## [Tasks]
1. According to the interview with Desmond Ball, about how much weaponry and other military equipment has the Tatmadaw acquired from China?
2. Continue the interview with Desmond Ball on Burma from the point where it stops.

The Irrawaddy News Magazine [Covering Burma and Southeast Asia]

Desmond Ball Unbound
By DESMOND BALL Tuesday, June 1, 2004

Desmond BallDesmond Ball is a professor at the Strategic Defence Studies Centre of The Australian National University, Canberra. He is author or editor of several books and papers on Burma, Asia-Pacific security issues, and nuclear strategy. His books include The Ties That Bind, Burma’s Military Secrets and most recently, The Boys in Black, about Thailand’s para-military border guards. He spoke to The Irrawaddy about ethnic insurgency and intelligence gathering in Burma and neighboring countries.

Question: How has the political and strategic climate changed since you first starting working on Burma?

Answer: A number of changes. The first is the growth and the strengthening of the Tatmadaw [Burma’s armed forces] itself since 1989, when the first very large contracts with China now amounting to about 3.5 billion dollars worth of weaponry and other military equipment that the Tatmadaw has acquired from China….[and] equipment from other countries….

Secondly during that period, in one sense a weakening of the resistance groups, as they’ve suffered defeats such as Manerplaw in January 1995 and Kawmura in February ’95. But I’ve also seen a change in the strategies and tactics of the resistance groups forced on them by the loss of those fixed bases to an adoption of more mobile guerilla-type strategies, and hence, since about 1999 an increasing number of victories, if you want to call them that, on the part of the insurgent groups: hit-and-run operations, ambushes, assaults on particular units—some of them being particularly effective now.

## [Given material]

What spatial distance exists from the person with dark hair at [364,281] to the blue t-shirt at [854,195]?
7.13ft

## [Exercise responses]
1. About 3.5 billion dollars' worth.

2.
So in fact I’d say that over the last few years, although the overall strength of the various resistance armies has decreased, the military successes have in fact increased. And that applies to the SSA-South [Shan State Army-South] to the Karenni army and to the KNLA [Karen National Liberation Army], where you have some quite substantial military successes, sometimes wiping out whole Tatmadaw battalions; in other cases directed more at hitting particular Tatmadaw and DKBA [Democratic Karen Buddhist Army] officers and really wreaking quite substantial punishments on the Tatmadaw.

Q: Since the ethnic armies are outmanned and outgunned, how have they scored successes on the battlefield?

A: I suppose the main factors have been the change in strategy and tactics... that rather than try to defend large fixed bases which involved hundreds of troops, and in some cases even thousands of troops, to protect Manerplaw for example, the adoption of mobile strategies with ambushes and hit-and-run tactics focussed on particular Tatmadaw units and ignoring those where it’s clear that they’re not going to achieve victory, or even if they achieve victory it’s going to be at a substantial cost, and only conducting operations when it’s quite clear they will achieve the particular military aims.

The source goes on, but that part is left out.